The sacred leaf is, however, an effective suppressant of hunger, thirst and exhaustion. And whether chewed plain, or with a small pinch of powdered lime made from burnt, crushed seashells, or brewed as tea, it’s the only remedy that really works for high-altitude sickness. You c
an see why the indigenous peoples of the Andes, from Colombia right down to Chile, have used it for as far back as any of their histories go. It makes farming at higher altitudes possible–something it would not have been if not for coca. Use of lime makes coca work better, which may be one reason why the indigenous peoples of Bolivia remain hopeful that one day, their country will again have access to the sea–a ready source of that helpful coca-boosting mineral.

But again, this is not about being stoned all the time.

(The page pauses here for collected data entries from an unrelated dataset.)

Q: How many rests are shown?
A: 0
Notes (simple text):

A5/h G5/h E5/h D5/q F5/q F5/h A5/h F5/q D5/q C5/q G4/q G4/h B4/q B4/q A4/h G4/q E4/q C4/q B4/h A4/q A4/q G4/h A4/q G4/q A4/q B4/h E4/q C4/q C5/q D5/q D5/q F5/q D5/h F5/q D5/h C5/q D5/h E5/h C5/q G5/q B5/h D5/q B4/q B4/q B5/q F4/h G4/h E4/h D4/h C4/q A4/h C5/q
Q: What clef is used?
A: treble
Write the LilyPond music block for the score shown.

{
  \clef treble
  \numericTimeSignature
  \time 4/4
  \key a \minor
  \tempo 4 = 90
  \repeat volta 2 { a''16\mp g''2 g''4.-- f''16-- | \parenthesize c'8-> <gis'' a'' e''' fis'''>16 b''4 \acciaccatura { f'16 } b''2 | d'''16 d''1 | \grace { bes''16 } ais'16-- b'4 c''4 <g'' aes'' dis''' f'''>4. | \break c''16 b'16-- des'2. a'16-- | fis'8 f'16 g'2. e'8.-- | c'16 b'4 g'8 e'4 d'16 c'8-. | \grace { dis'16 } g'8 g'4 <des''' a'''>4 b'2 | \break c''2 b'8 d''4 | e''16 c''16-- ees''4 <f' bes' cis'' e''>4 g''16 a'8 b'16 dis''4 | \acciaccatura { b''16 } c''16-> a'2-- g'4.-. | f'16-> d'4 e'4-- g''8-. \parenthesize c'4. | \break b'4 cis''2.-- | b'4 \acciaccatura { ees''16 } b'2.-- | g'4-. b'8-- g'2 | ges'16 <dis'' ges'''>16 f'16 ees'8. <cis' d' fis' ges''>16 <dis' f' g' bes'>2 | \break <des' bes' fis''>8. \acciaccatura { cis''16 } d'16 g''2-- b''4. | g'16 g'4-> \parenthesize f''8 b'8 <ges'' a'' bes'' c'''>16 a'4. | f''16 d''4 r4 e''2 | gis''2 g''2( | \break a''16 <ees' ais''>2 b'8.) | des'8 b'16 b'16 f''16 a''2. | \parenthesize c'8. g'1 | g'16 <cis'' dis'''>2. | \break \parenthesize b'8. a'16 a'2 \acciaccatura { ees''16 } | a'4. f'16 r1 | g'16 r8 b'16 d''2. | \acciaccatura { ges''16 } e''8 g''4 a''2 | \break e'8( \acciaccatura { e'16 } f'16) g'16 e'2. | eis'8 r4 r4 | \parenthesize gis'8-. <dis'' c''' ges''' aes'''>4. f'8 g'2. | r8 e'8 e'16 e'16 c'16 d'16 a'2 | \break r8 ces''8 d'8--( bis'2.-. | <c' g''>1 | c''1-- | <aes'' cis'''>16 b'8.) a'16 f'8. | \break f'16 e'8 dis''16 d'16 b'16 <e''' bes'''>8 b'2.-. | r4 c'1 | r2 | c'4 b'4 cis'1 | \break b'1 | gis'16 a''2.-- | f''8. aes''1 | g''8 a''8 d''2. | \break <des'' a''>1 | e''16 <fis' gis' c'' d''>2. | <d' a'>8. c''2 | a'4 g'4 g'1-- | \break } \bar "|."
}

At altitude, coca leaf enables people to live and work normally. Without it, they’d all have whanging headaches and be in a constant state of exhaustion. Is that much human suffering really worth the approval of the ignorant moralists of the northern global elite?

Medical studies have found coca-chewing to be harmless and even nutritionally beneficial, as coca is a good source of many vitamins and minerals–a boon, in other words, to impoverished natives, who are at risk of malnutrition if deprived of access to it. Some studies even suggest, ironically, that coca tea can help wean addicts off not only cocaine, but many other drugs!

I would really like to see more medical studies done to determine if coca also elevates oxygenation of the blood at altitude; I wouldn’t be a bit surprised if it did, as this study suggests. What I do know is that it makes symptoms of altitude sickness go away. And seeing as even Pope John Paul II was not averse to drinking several cups of coca tea for that purpose on his trips to Bolivia, the question of whether this medicinal use is moral should now be considered settled, once and for all, in favor of coca.

I have yet to find a picture of the bottle for Coca-Colla (the Bolivian drink) on the ABI site, and I suspect it will undergo a name/packaging change before it hits store shelves, so as to avoid lawsuits from the Coca-Cola Co. I suspect that the main risk associated with it will be the same that troubles Coca-Cola, however–too much sugar and caffeine.

But I wouldn’t worry about cocaine in the bottles–and in fact, I’d be relieved that this industrial use, like the coca-flour pastries and spaghetti, puts the leaf to safe and healthy use, preventing its being processed by the tonne into that nasty white gringo nose-powder or those ghetto-wrecking crack rocks that we all know only too well.

Or, as the “collas” like to say, Coca no es cocaina.